§ **Work required**
Copy out every entry below word for word, leaving out the pictures.

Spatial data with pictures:

────────────────

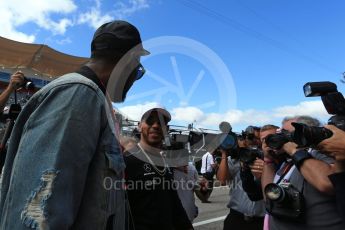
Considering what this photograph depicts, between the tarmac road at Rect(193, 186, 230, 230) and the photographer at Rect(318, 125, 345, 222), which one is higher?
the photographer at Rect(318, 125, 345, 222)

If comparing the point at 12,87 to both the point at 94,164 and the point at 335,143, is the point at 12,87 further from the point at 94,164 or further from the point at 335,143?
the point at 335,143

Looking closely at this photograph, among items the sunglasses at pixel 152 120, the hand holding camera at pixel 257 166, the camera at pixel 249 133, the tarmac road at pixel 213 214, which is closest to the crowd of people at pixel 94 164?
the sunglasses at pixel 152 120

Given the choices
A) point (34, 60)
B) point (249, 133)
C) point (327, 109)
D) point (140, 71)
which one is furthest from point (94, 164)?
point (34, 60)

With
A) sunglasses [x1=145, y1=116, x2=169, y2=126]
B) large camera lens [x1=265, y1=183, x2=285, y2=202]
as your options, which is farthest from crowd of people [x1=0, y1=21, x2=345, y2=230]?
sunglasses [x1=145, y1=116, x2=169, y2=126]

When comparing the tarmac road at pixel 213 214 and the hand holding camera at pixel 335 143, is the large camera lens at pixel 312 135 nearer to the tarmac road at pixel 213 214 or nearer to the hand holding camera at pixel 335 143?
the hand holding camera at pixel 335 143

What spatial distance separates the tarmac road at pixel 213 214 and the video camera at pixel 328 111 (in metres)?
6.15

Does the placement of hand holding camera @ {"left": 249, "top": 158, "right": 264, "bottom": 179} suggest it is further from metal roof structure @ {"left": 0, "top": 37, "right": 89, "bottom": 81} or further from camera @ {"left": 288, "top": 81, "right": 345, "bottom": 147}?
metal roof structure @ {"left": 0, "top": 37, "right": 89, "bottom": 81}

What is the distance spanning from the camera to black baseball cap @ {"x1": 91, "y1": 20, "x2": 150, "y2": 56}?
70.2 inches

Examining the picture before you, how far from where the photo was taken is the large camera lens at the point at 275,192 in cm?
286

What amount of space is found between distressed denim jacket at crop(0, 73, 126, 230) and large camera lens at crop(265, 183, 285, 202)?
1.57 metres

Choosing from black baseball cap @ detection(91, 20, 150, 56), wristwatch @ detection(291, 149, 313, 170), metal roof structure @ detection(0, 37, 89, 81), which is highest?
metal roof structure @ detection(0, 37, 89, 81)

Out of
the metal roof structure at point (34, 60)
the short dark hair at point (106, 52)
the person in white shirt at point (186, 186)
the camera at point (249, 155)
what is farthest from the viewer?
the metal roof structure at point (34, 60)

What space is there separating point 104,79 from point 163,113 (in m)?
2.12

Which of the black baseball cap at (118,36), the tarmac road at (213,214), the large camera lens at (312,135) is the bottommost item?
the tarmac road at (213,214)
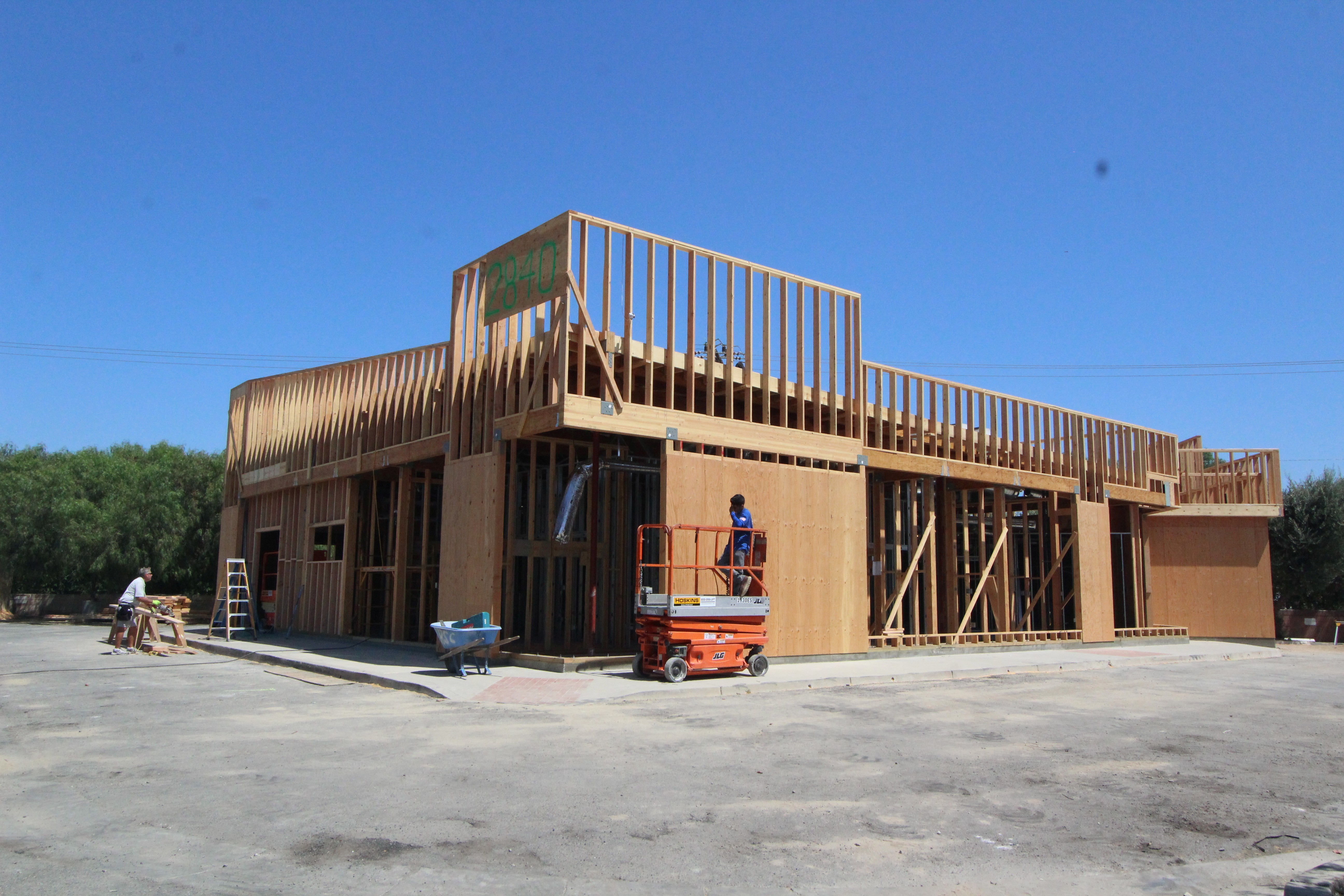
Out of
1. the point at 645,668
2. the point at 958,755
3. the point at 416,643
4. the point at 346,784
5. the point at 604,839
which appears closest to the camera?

────────────────

§ **Exercise output**
Considering what this photograph depicts, between the tarmac road at Rect(193, 186, 230, 230) and the photographer at Rect(318, 125, 345, 222), which one is higher?
the photographer at Rect(318, 125, 345, 222)

If comparing the point at 12,87 to both the point at 94,164 and the point at 335,143, is the point at 12,87 further from the point at 94,164 or further from the point at 335,143?
the point at 335,143

Looking closely at this photograph, among items the sunglasses at pixel 152 120, the hand holding camera at pixel 257 166, the camera at pixel 249 133, the tarmac road at pixel 213 214, which is closest to the crowd of people at pixel 94 164?
the sunglasses at pixel 152 120

Given the choices
A) point (34, 60)
B) point (249, 133)
C) point (327, 109)
D) point (140, 71)
which one is furthest from point (94, 164)?
point (34, 60)

With
A) sunglasses [x1=145, y1=116, x2=169, y2=126]
B) large camera lens [x1=265, y1=183, x2=285, y2=202]
as your options, which is farthest from crowd of people [x1=0, y1=21, x2=345, y2=230]?
sunglasses [x1=145, y1=116, x2=169, y2=126]

When comparing the tarmac road at pixel 213 214 and the hand holding camera at pixel 335 143, is the large camera lens at pixel 312 135 nearer to the tarmac road at pixel 213 214 or nearer to the hand holding camera at pixel 335 143?
the hand holding camera at pixel 335 143

What spatial distance separates the tarmac road at pixel 213 214 and the video camera at pixel 328 111 (in metres)?
6.15

Does the placement of hand holding camera @ {"left": 249, "top": 158, "right": 264, "bottom": 179} suggest it is further from metal roof structure @ {"left": 0, "top": 37, "right": 89, "bottom": 81} or further from camera @ {"left": 288, "top": 81, "right": 345, "bottom": 147}?
metal roof structure @ {"left": 0, "top": 37, "right": 89, "bottom": 81}

What is the distance spanning from the camera to black baseball cap @ {"x1": 91, "y1": 20, "x2": 150, "y2": 56}?
70.2 inches

Examining the picture before you, how far from where the photo was taken is the large camera lens at the point at 275,192 in cm?
286

What amount of space is found between distressed denim jacket at crop(0, 73, 126, 230) and large camera lens at crop(265, 183, 285, 202)?
1.57 metres

Choosing from black baseball cap @ detection(91, 20, 150, 56), wristwatch @ detection(291, 149, 313, 170), metal roof structure @ detection(0, 37, 89, 81), which is highest?
metal roof structure @ detection(0, 37, 89, 81)

Out of
the metal roof structure at point (34, 60)
the short dark hair at point (106, 52)
the person in white shirt at point (186, 186)
the camera at point (249, 155)
what is farthest from the viewer?
the metal roof structure at point (34, 60)

What space is there separating point 104,79 from point 163,113 (in m)?
2.12

Which of the black baseball cap at (118,36), the tarmac road at (213,214), the large camera lens at (312,135) is the bottommost item?
the tarmac road at (213,214)
Out of
1. the point at 645,668
2. the point at 958,755
3. the point at 416,643
4. the point at 346,784
5. the point at 604,839
which appears closest to the camera?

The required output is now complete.